== Problem statement ==
Rewrite the listing from the line containing "How much space" through the end, changing "physical" to "real-world" and leaving everything else the same.

== Data extract ==
........

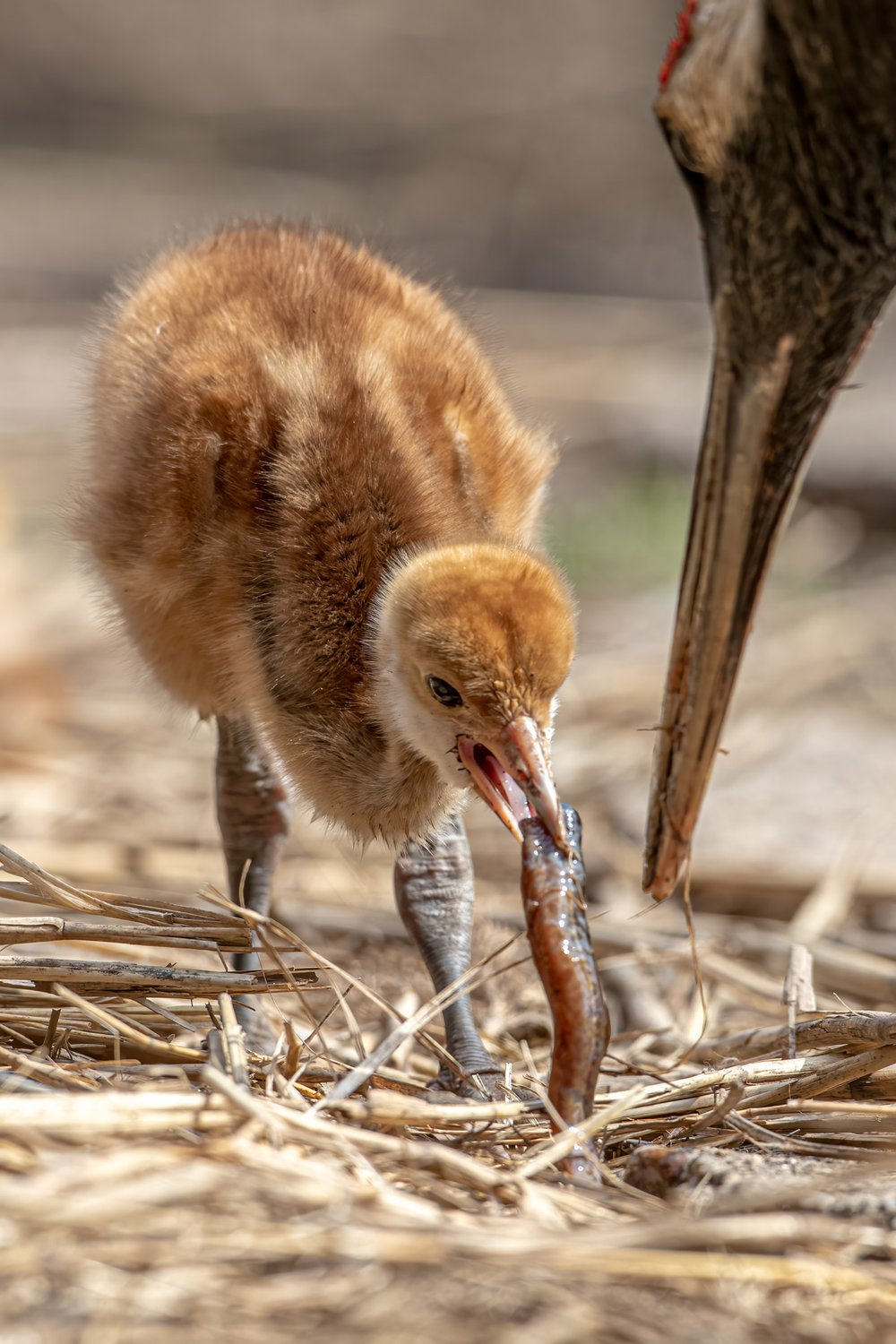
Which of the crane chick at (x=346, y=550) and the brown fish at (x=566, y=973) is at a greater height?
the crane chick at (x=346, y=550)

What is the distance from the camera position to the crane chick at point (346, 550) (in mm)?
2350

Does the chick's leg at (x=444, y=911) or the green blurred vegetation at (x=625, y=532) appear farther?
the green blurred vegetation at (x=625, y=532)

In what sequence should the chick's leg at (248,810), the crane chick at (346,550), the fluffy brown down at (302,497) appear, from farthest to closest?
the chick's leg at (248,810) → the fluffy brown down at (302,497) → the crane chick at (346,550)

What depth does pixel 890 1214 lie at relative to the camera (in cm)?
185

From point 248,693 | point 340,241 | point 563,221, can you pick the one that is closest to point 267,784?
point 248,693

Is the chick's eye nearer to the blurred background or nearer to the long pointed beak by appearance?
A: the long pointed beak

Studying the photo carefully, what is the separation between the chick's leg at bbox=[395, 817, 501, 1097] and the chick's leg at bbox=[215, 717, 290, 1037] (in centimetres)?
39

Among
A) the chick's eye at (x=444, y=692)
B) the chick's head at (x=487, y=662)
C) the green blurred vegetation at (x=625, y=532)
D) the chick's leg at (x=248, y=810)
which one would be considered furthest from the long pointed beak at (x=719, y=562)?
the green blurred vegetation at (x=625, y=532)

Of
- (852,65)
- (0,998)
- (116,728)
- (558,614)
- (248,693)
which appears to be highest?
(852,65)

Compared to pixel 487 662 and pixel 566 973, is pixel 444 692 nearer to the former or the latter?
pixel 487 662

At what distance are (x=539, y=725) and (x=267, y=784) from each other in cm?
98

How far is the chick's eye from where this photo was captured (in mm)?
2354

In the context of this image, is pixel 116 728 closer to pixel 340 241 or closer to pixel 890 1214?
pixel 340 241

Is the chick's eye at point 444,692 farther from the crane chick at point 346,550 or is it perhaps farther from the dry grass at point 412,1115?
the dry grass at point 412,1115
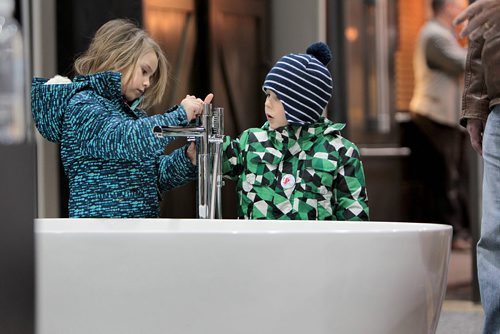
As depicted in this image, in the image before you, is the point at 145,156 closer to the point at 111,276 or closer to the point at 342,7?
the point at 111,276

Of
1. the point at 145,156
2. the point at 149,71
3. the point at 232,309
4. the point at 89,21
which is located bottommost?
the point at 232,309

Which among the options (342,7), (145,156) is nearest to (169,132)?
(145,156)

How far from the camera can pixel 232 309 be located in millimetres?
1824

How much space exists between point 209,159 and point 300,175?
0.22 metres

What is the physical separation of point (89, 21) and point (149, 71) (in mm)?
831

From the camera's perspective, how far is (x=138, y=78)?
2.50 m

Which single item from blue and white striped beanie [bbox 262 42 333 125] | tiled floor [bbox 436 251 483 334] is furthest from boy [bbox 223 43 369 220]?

........

== Result of this exercise ==
How much space exists between point 209,159 and point 300,175?
0.22 metres

What is the real-world separation of point (89, 21) and point (149, 71) (in mm)?
831

From the camera's perspective, how far is (x=138, y=78)?
2.50 m

Which single item from blue and white striped beanie [bbox 262 42 333 125] | tiled floor [bbox 436 251 483 334] is furthest from boy [bbox 223 43 369 220]?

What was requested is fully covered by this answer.